* START RECORDS TO USE *

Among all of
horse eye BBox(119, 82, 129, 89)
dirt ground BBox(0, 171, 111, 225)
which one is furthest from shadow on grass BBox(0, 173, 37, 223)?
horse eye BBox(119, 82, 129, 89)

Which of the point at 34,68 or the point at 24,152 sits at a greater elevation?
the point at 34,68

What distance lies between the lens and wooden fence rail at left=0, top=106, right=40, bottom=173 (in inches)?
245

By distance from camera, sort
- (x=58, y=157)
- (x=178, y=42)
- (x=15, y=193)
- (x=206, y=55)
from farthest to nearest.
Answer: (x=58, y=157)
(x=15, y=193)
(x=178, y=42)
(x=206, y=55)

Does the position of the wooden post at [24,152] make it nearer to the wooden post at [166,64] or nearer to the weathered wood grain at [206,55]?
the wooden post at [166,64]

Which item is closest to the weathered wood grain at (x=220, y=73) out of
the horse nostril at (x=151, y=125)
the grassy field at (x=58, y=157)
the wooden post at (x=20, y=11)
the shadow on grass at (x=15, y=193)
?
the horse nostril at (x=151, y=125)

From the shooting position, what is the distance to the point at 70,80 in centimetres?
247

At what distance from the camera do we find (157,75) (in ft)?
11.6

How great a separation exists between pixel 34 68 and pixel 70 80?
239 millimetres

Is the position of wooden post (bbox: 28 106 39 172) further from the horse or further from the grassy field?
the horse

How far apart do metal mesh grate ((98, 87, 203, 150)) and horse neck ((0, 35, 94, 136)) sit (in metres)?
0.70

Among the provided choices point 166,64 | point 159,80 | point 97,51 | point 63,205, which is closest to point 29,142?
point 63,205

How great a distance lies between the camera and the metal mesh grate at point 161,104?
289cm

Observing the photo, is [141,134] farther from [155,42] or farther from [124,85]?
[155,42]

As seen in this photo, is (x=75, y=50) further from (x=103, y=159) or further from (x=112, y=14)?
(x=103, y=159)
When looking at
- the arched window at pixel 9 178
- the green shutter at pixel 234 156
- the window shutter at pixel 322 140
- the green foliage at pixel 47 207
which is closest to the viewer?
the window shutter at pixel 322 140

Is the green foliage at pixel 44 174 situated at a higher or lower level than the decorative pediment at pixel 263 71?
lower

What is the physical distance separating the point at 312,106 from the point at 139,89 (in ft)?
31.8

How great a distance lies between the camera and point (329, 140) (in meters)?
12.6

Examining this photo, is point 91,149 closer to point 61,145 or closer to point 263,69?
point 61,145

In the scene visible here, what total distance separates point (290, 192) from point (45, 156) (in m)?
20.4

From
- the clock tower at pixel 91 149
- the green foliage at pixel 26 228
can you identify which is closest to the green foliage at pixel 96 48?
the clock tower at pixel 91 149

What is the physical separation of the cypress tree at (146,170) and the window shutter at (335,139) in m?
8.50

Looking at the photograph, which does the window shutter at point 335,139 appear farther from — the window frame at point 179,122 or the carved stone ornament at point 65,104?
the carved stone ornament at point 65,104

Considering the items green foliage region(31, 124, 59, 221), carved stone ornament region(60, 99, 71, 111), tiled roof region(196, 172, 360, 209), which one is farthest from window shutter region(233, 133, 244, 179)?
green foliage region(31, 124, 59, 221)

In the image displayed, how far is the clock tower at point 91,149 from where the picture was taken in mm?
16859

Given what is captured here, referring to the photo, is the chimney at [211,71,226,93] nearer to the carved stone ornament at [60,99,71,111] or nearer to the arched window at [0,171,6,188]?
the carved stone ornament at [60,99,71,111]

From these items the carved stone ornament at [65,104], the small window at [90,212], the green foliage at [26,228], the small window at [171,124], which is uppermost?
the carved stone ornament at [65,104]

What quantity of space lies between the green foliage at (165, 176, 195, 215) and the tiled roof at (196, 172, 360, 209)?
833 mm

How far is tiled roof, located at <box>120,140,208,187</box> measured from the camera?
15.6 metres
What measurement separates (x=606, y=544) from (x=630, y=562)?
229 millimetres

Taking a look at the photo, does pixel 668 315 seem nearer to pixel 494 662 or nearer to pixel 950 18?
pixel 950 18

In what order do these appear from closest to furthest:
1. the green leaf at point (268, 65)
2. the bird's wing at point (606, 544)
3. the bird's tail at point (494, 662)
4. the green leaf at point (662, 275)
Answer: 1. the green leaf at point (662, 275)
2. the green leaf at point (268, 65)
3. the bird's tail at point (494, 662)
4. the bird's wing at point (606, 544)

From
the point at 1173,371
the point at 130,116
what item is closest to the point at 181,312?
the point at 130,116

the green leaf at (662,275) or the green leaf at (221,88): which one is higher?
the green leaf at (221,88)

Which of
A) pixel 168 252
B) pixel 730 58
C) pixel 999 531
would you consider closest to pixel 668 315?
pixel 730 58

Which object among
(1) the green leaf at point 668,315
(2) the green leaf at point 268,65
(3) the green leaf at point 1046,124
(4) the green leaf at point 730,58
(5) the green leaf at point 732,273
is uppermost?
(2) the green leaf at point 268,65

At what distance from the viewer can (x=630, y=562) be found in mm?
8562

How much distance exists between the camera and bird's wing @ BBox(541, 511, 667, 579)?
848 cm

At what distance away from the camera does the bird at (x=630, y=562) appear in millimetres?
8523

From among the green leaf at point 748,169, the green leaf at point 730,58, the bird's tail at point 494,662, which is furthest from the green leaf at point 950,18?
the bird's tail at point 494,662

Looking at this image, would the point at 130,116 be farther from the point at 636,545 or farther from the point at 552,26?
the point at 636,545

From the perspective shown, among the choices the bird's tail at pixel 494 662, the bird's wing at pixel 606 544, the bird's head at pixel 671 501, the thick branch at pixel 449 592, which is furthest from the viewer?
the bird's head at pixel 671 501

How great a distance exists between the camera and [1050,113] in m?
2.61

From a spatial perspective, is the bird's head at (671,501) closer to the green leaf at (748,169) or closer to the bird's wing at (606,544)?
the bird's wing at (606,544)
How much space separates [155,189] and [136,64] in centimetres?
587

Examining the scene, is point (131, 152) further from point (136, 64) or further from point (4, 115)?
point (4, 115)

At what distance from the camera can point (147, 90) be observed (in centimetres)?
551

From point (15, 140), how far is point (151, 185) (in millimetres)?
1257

* END RECORDS TO USE *

### TASK DESCRIPTION
Please copy the listing above word for word, from its first line through its last.

### WRITTEN ANSWER
Among all of
horse eye BBox(119, 82, 129, 89)
dirt ground BBox(0, 171, 111, 225)
which one is furthest from shadow on grass BBox(0, 173, 37, 223)?
horse eye BBox(119, 82, 129, 89)

Which of the point at 34,68 or the point at 24,152 sits at a greater elevation?
the point at 34,68

What distance lies between the lens and wooden fence rail at left=0, top=106, right=40, bottom=173 (in inches)?
245

By distance from camera, sort
- (x=58, y=157)
- (x=178, y=42)
- (x=15, y=193)
- (x=206, y=55)
from farthest to nearest.
Answer: (x=58, y=157)
(x=15, y=193)
(x=178, y=42)
(x=206, y=55)

Does the position of the wooden post at [24,152] make it nearer to the wooden post at [166,64] or nearer to the weathered wood grain at [206,55]?
the wooden post at [166,64]

Which item is closest to the weathered wood grain at (x=220, y=73) out of
the horse nostril at (x=151, y=125)
the grassy field at (x=58, y=157)
the wooden post at (x=20, y=11)
the shadow on grass at (x=15, y=193)
?
the horse nostril at (x=151, y=125)

From the shooting position, what is the distance to the point at 70,80 in centimetres?
247

At what distance from the camera do we find (157,75) (in ft)?
11.6

How great a separation exists between pixel 34 68 and pixel 70 80?
239 millimetres

Is the position of wooden post (bbox: 28 106 39 172) further from the horse or further from the grassy field?
the horse

How far apart do metal mesh grate ((98, 87, 203, 150)) and horse neck ((0, 35, 94, 136)) sit (in metres)?
0.70

Among the provided choices point 166,64 | point 159,80 | point 97,51 | point 63,205, which is closest to point 29,142?
point 63,205

How great a distance lies between the camera and the metal mesh grate at point 161,104?
289cm

Observing the photo, is [141,134] farther from [155,42] or farther from [124,85]?
[155,42]

As seen in this photo, is (x=75, y=50) further from (x=103, y=159) or further from (x=112, y=14)?
(x=103, y=159)
When looking at
- the arched window at pixel 9 178
- the green shutter at pixel 234 156
- the window shutter at pixel 322 140
- the green foliage at pixel 47 207
which is closest to the viewer?
the window shutter at pixel 322 140

Is the green foliage at pixel 44 174 situated at a higher or lower level than the decorative pediment at pixel 263 71?
lower

What is the physical distance separating the point at 312,106 from the point at 139,89 (in ft)?
31.8

How great a distance lies between the camera and point (329, 140) (in meters)?
12.6

Examining this photo, is point 91,149 closer to point 61,145 or closer to point 263,69?
point 61,145

In the scene visible here, what total distance separates point (290, 192) from point (45, 156) (in m)?
20.4

From
- the clock tower at pixel 91 149
- the green foliage at pixel 26 228
can you identify which is closest to the green foliage at pixel 96 48?
the clock tower at pixel 91 149

What is the physical separation of the cypress tree at (146,170) and the window shutter at (335,139) in m?
8.50

Looking at the photograph, which does the window shutter at point 335,139 appear farther from — the window frame at point 179,122 or the carved stone ornament at point 65,104?
the carved stone ornament at point 65,104

Considering the items green foliage region(31, 124, 59, 221), carved stone ornament region(60, 99, 71, 111), tiled roof region(196, 172, 360, 209), which one is farthest from window shutter region(233, 133, 244, 179)?
green foliage region(31, 124, 59, 221)

In the image displayed, how far is the clock tower at point 91,149 from where the picture was taken in mm?
16859

Given what is captured here, referring to the photo, is the chimney at [211,71,226,93] nearer to the carved stone ornament at [60,99,71,111] or nearer to the arched window at [0,171,6,188]?
the carved stone ornament at [60,99,71,111]

From these items the carved stone ornament at [65,104], the small window at [90,212], the green foliage at [26,228], the small window at [171,124], which is uppermost?
the carved stone ornament at [65,104]

What quantity of space lies between the green foliage at (165, 176, 195, 215) and the tiled roof at (196, 172, 360, 209)?
833 mm

How far is tiled roof, located at <box>120,140,208,187</box> measured from the camera?
15.6 metres
What measurement separates (x=606, y=544) from (x=630, y=562)?
229 millimetres

Taking a look at the photo, does pixel 668 315 seem nearer to pixel 494 662 or nearer to pixel 950 18?
pixel 950 18

In what order do these appear from closest to furthest:
1. the green leaf at point (268, 65)
2. the bird's wing at point (606, 544)
3. the bird's tail at point (494, 662)
4. the green leaf at point (662, 275)
Answer: 1. the green leaf at point (662, 275)
2. the green leaf at point (268, 65)
3. the bird's tail at point (494, 662)
4. the bird's wing at point (606, 544)

From
the point at 1173,371
the point at 130,116
what item is closest to the point at 181,312?
the point at 130,116

the green leaf at (662,275) or the green leaf at (221,88): which one is higher?
the green leaf at (221,88)

Which of
A) pixel 168 252
B) pixel 730 58
C) pixel 999 531
would you consider closest to pixel 668 315?
pixel 730 58

Which object among
(1) the green leaf at point 668,315
(2) the green leaf at point 268,65
(3) the green leaf at point 1046,124
(4) the green leaf at point 730,58
(5) the green leaf at point 732,273
is uppermost?
(2) the green leaf at point 268,65

At what distance from the viewer can (x=630, y=562) be found in mm?
8562

How much distance exists between the camera and bird's wing @ BBox(541, 511, 667, 579)?
848 cm

At what distance away from the camera does the bird at (x=630, y=562) appear in millimetres?
8523

From among the green leaf at point 748,169, the green leaf at point 730,58, the bird's tail at point 494,662, which is furthest from the green leaf at point 950,18?
the bird's tail at point 494,662

Looking at this image, would the point at 130,116 be farther from the point at 636,545 or farther from the point at 552,26?
the point at 636,545

From the perspective shown, among the choices the bird's tail at pixel 494 662, the bird's wing at pixel 606 544, the bird's head at pixel 671 501, the thick branch at pixel 449 592, which is furthest from the viewer?
the bird's head at pixel 671 501

How great a distance exists between the camera and [1050,113] in m?
2.61

From a spatial perspective, is the bird's head at (671,501) closer to the green leaf at (748,169) or closer to the bird's wing at (606,544)?
the bird's wing at (606,544)
How much space separates [155,189] and [136,64] in centimetres?
587

Examining the scene, is point (131, 152) further from point (136, 64) or further from point (4, 115)?
point (4, 115)

At what distance from the camera can point (147, 90) be observed (in centimetres)?
551

From point (15, 140), how far is point (151, 185) (in millimetres)?
1257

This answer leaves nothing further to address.